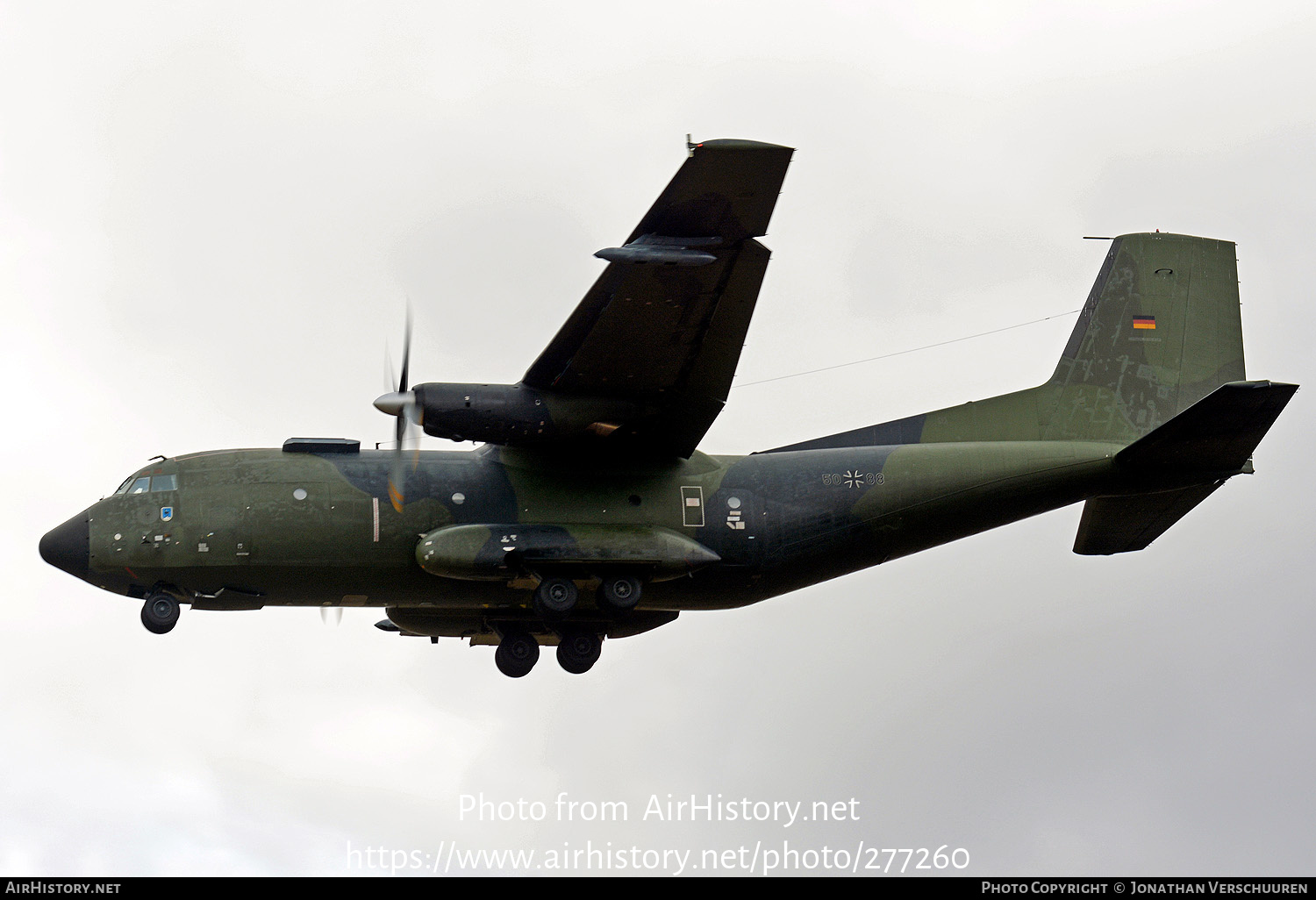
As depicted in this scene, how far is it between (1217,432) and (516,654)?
1066 cm

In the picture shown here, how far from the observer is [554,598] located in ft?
74.6

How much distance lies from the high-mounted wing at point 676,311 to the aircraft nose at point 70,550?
6.17 m

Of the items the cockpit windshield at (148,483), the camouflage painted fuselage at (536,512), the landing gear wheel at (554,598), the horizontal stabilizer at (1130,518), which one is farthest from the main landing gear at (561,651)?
the horizontal stabilizer at (1130,518)

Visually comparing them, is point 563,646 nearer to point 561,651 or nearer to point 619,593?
point 561,651

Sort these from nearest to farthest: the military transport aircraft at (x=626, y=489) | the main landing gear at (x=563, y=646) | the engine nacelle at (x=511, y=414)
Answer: the engine nacelle at (x=511, y=414), the military transport aircraft at (x=626, y=489), the main landing gear at (x=563, y=646)

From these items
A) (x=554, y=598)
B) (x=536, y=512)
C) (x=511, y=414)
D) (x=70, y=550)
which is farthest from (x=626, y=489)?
(x=70, y=550)

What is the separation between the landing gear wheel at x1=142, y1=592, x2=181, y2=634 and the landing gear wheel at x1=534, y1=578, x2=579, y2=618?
481 centimetres

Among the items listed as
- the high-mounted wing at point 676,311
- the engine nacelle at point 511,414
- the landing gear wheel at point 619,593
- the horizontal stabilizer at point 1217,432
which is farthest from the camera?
the horizontal stabilizer at point 1217,432

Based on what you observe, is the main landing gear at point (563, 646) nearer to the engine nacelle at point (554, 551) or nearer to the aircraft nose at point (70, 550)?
the engine nacelle at point (554, 551)

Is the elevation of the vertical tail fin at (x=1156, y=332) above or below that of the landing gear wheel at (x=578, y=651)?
above

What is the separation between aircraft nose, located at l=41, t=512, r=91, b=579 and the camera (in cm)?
2214

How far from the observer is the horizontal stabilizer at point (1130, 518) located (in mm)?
24984

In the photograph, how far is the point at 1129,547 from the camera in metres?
26.0
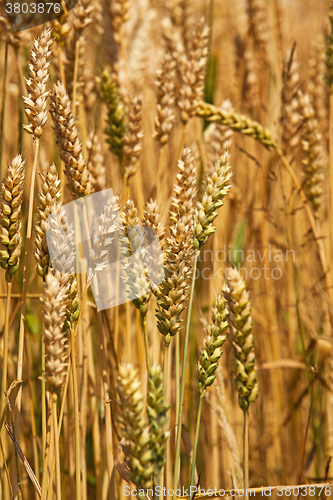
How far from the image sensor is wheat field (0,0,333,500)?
449 mm

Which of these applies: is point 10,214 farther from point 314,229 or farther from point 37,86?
point 314,229

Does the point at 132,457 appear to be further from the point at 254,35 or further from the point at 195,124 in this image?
the point at 254,35

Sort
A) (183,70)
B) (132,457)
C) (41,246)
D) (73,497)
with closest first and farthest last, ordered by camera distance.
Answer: (132,457) → (41,246) → (73,497) → (183,70)

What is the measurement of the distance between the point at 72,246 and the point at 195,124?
33.7 inches

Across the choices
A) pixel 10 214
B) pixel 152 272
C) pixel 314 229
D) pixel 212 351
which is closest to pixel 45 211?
pixel 10 214

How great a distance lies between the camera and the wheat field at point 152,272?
45cm

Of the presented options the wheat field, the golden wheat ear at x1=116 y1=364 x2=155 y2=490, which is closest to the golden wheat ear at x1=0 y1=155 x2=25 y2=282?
the wheat field

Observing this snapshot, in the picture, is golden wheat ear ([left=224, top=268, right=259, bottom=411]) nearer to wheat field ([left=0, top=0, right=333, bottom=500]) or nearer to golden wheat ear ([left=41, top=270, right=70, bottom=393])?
wheat field ([left=0, top=0, right=333, bottom=500])

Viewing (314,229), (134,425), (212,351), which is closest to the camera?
(134,425)

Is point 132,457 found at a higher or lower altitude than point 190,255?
lower

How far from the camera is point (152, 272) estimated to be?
48 centimetres

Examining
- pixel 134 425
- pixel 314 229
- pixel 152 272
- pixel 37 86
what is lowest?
pixel 134 425

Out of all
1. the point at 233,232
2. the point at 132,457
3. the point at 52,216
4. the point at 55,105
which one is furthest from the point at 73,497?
the point at 233,232

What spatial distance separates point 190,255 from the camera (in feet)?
1.50
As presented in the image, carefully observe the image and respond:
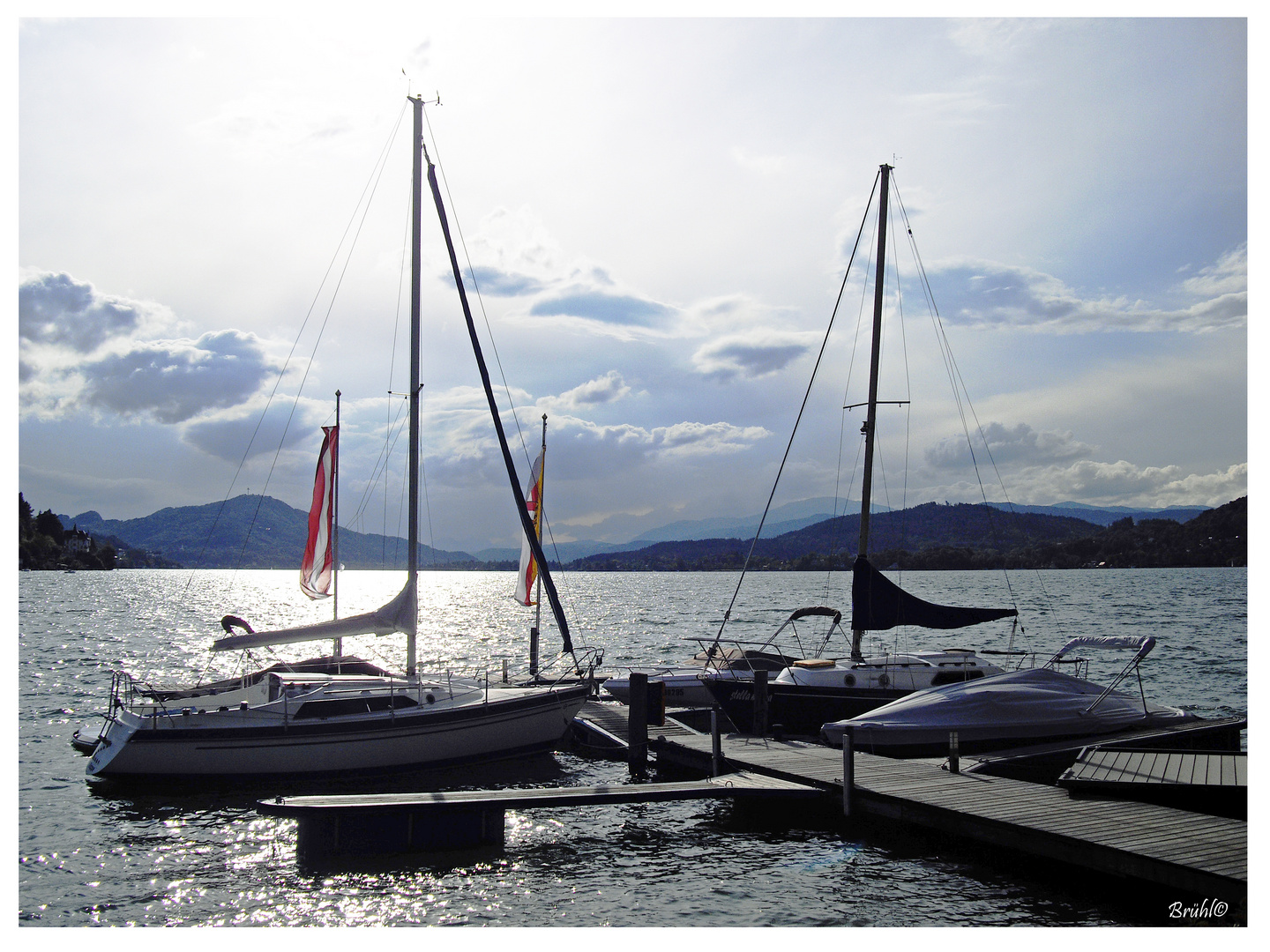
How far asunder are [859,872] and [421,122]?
18.3 metres

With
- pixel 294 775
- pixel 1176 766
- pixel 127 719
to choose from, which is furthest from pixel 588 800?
pixel 127 719

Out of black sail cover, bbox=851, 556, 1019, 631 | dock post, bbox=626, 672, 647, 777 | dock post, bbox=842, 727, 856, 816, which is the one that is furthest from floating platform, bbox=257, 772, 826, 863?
black sail cover, bbox=851, 556, 1019, 631

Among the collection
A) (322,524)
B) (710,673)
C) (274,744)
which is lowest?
(274,744)

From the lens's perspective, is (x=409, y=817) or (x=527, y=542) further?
(x=527, y=542)

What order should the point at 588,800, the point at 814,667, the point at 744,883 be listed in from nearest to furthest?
the point at 744,883 → the point at 588,800 → the point at 814,667

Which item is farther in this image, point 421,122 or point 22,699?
point 22,699

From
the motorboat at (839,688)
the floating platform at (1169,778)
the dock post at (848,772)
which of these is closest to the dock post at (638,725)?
the motorboat at (839,688)

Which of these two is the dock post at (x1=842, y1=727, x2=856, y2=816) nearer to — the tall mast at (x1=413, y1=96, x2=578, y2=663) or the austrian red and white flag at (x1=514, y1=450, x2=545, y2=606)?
the tall mast at (x1=413, y1=96, x2=578, y2=663)

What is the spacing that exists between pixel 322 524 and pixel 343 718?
13.2m

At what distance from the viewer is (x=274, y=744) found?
736 inches

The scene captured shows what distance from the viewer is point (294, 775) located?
18.8m

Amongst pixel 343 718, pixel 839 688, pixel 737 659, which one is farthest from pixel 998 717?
pixel 343 718

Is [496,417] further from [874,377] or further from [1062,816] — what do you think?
[1062,816]

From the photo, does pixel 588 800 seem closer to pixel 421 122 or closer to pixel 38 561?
pixel 421 122
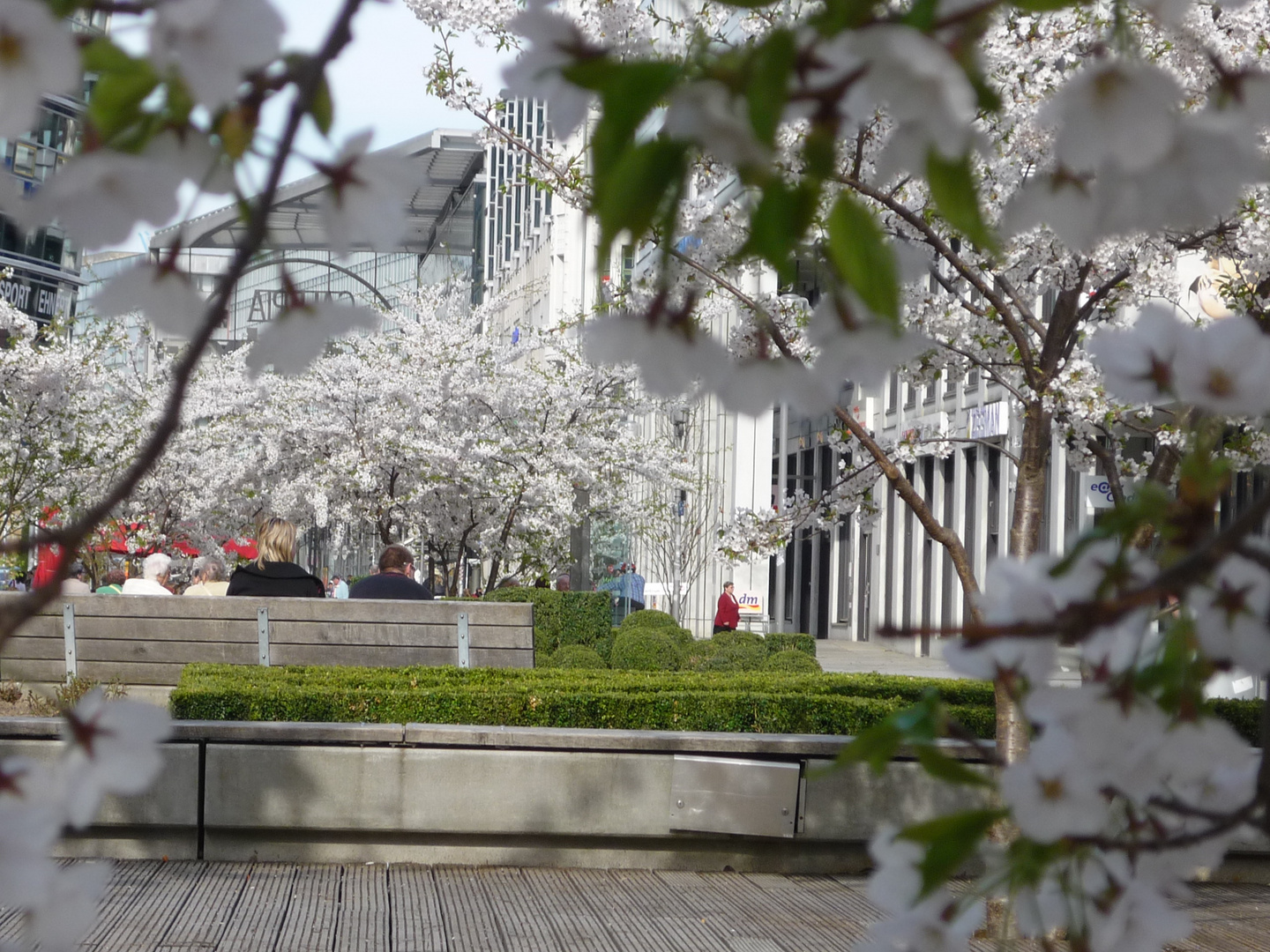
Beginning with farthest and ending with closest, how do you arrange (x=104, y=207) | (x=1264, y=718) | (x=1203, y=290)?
(x=1203, y=290), (x=1264, y=718), (x=104, y=207)

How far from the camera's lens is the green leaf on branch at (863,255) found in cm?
74

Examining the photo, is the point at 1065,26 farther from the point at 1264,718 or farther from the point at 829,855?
the point at 1264,718

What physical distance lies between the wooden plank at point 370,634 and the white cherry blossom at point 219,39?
9035 millimetres

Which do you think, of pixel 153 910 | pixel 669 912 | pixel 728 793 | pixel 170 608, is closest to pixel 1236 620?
pixel 669 912

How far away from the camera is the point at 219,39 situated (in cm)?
71

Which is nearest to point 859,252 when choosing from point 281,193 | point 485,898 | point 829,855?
point 281,193

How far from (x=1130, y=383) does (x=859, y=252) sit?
364mm

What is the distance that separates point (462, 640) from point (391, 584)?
50.4 inches

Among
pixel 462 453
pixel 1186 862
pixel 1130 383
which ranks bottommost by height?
pixel 1186 862

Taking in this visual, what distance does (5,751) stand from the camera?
5.87 metres

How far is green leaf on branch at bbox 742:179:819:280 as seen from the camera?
74 cm

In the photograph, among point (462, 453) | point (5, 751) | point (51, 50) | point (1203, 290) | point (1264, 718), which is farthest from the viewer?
point (462, 453)

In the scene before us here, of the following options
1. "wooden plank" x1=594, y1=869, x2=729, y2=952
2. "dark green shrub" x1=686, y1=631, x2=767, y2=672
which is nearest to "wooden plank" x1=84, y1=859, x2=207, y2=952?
"wooden plank" x1=594, y1=869, x2=729, y2=952

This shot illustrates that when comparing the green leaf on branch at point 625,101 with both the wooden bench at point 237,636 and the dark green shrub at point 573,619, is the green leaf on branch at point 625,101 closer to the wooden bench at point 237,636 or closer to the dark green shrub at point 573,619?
the wooden bench at point 237,636
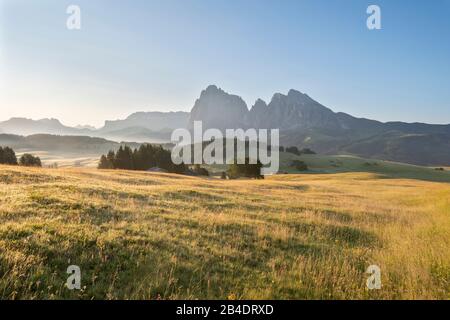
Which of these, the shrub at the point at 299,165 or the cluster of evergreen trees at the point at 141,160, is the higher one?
the cluster of evergreen trees at the point at 141,160

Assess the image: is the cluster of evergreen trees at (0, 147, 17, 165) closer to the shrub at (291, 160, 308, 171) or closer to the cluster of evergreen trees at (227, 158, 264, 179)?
the cluster of evergreen trees at (227, 158, 264, 179)

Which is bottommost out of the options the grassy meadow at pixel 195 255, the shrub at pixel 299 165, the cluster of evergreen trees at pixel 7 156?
the shrub at pixel 299 165

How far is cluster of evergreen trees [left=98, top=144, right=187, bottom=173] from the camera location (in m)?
115

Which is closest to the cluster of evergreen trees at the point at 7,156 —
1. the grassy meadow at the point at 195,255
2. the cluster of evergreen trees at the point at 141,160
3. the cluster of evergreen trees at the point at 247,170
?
the cluster of evergreen trees at the point at 141,160

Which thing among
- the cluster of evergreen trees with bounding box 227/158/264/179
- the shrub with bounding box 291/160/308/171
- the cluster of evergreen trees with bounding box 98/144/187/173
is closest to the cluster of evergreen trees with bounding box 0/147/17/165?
the cluster of evergreen trees with bounding box 98/144/187/173

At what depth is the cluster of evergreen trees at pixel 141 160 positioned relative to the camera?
115 metres

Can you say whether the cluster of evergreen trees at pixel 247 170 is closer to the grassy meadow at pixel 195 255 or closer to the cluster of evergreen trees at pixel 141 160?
the cluster of evergreen trees at pixel 141 160

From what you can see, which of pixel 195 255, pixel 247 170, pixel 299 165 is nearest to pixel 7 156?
pixel 247 170

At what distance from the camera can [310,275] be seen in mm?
10000
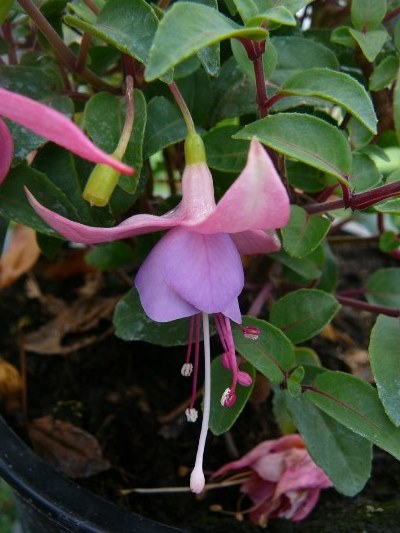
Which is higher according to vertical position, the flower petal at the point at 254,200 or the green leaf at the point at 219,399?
the flower petal at the point at 254,200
--------------------------------------------------
THE TASK →
Pick out every line in the rows above that contains the word "listed", and copy each of those lines in full.

ANSWER BELOW →
Among the items listed as
What order should the point at 588,800, the point at 814,667, the point at 744,883 be listed in from nearest to furthest?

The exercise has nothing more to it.